SINDACATO Associazione di lavoratori che si costituisce per promuoverne e difenderne i diritti economici e professionali.
SPIE Persone che lavoravano per i fascisti e i tedeschi come informatori e si infiltravano tra i partigiani per avere notizie. Anche con il loro attivo concorso fu reso tragicamente possibile l'eccidio di Monte S.Angelo.
SS Schutz-Staffeln, pattuglie di protezione. Corpo paramilitare istituito nel 1925 dal Partito nazionalsocialista tedesco.
STAFFETTE Partigiani che avevano l'incarico di portare notizie da una zona all'altra senza dare nell'occhio, ragione per cui le staffette erano soprattutto donne e ragazzi.
STAMPA CLANDESTINA Giornalini stampati e distribuiti clandestinamente ai vari gruppi partigiani dalle staffette. Nella nostra zona tali giornali furono: "Giornale del combattente", "Bandiera rossa", "Aurora".
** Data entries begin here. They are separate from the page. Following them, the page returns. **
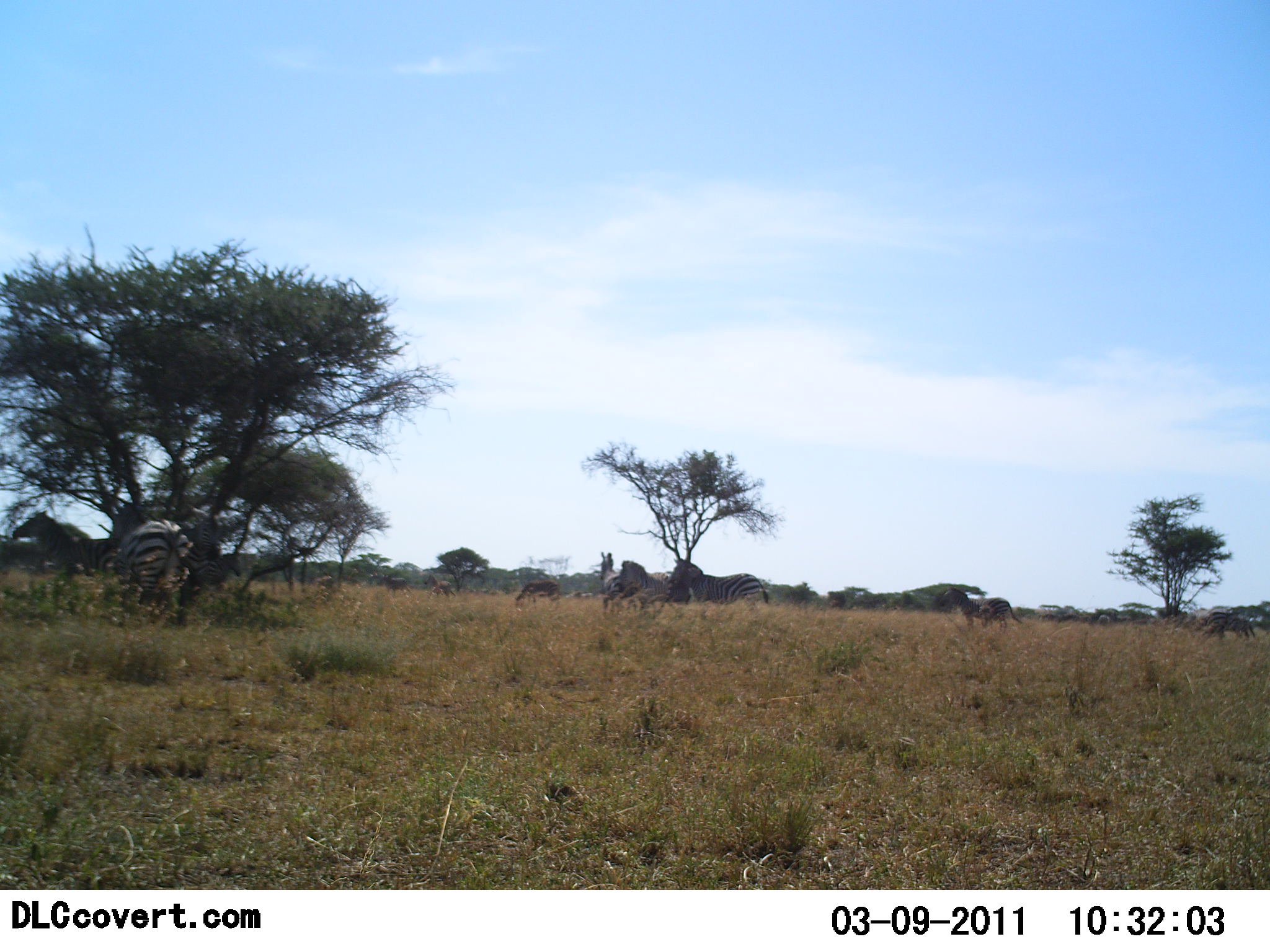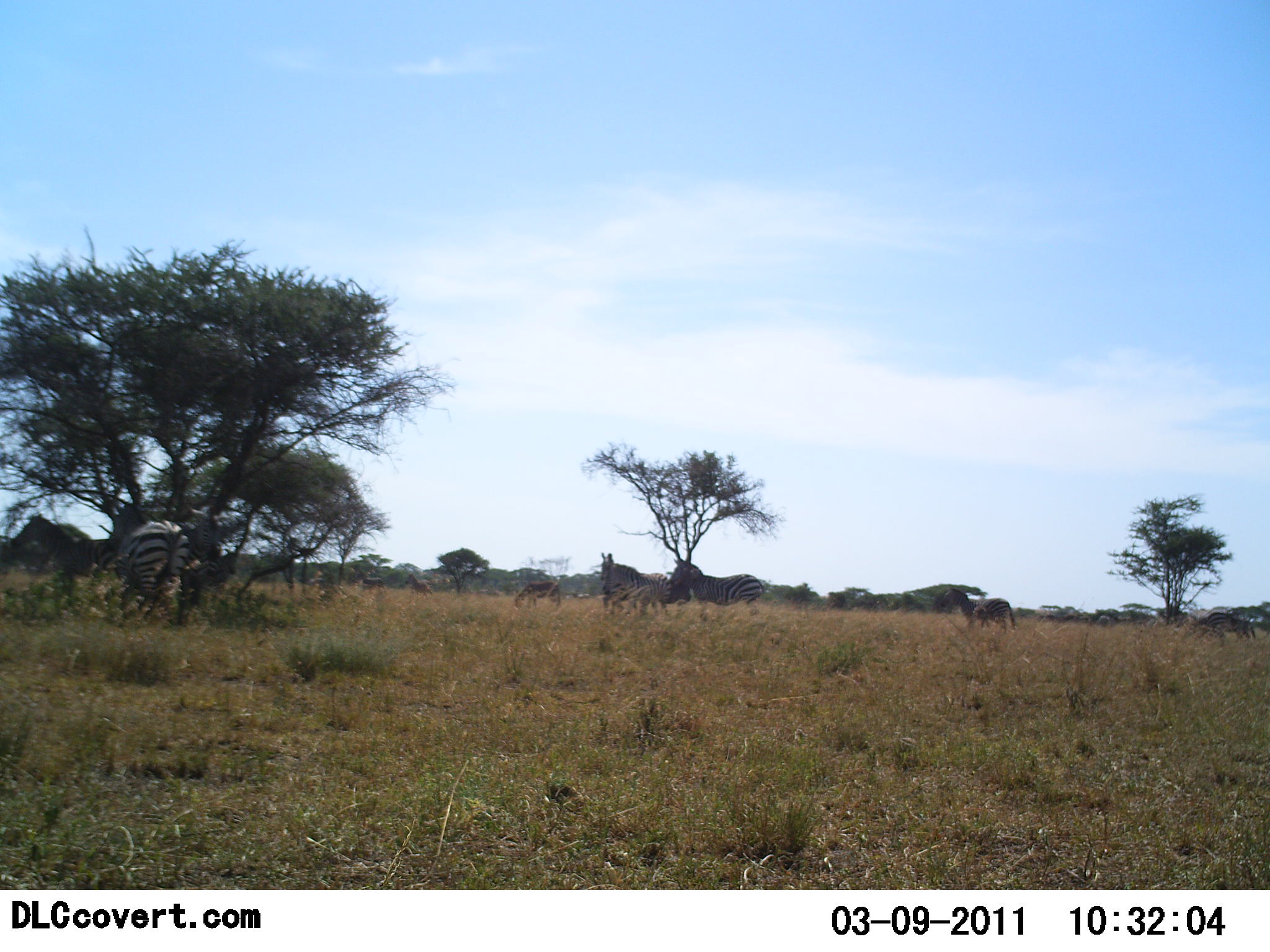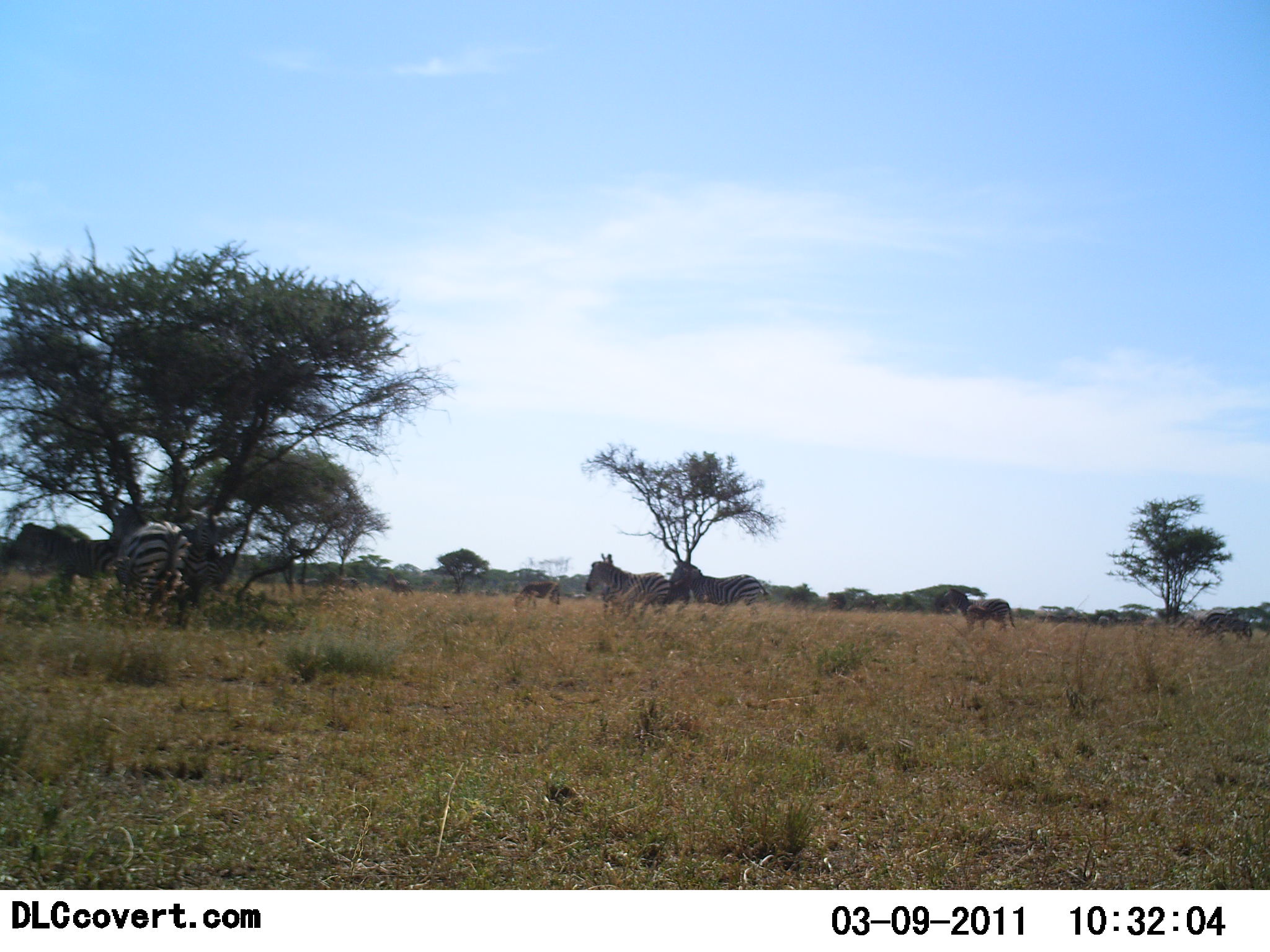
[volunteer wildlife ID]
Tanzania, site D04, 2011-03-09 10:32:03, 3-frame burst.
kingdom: Animalia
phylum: Chordata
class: Mammalia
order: Perissodactyla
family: Equidae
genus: Equus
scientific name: Equus quagga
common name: plains zebra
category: zebra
Zebra (plains zebra) (Equus quagga), count 6. Behavior (volunteer vote fractions): standing 45%, resting 9%, moving 64%, interacting 0%. Young present (vote fraction): 0%. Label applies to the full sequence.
STRANIERI PARTIGIANI Ai partigiani italiani si unirono durante la Resistenza uomini e donne slavi, russi, inglesi, sfuggiti ai campi di concentramento.
SUFFRAGIO UNIVERSALE Diritto di voto concesso a tutti i cittadini che abbiano raggiunto unadeterminatà età, senza alcuna discriminazione di sesso, razza, fede politica o religiosa e senza alcuna subordinazione a requisiti di natura economica o culturale. In Italia fu introdotto nel 1946.
TRIBUNALE MILITARE Tribunale costituito da ufficiali. Decideva in modo parziale la sorte dell'imputato, il cui destino era precedentemente segnato.
VITTO I partigiani non potevano avere un'alimentazione regolare e completa sia per le misere condizioni del tempo di guerra, sia per la vita che conducevano. Nella nostra zona mangiavano formaggio, salumi, pane di granoturco e altri semplici viveri ricevuti per lo più dai contadini.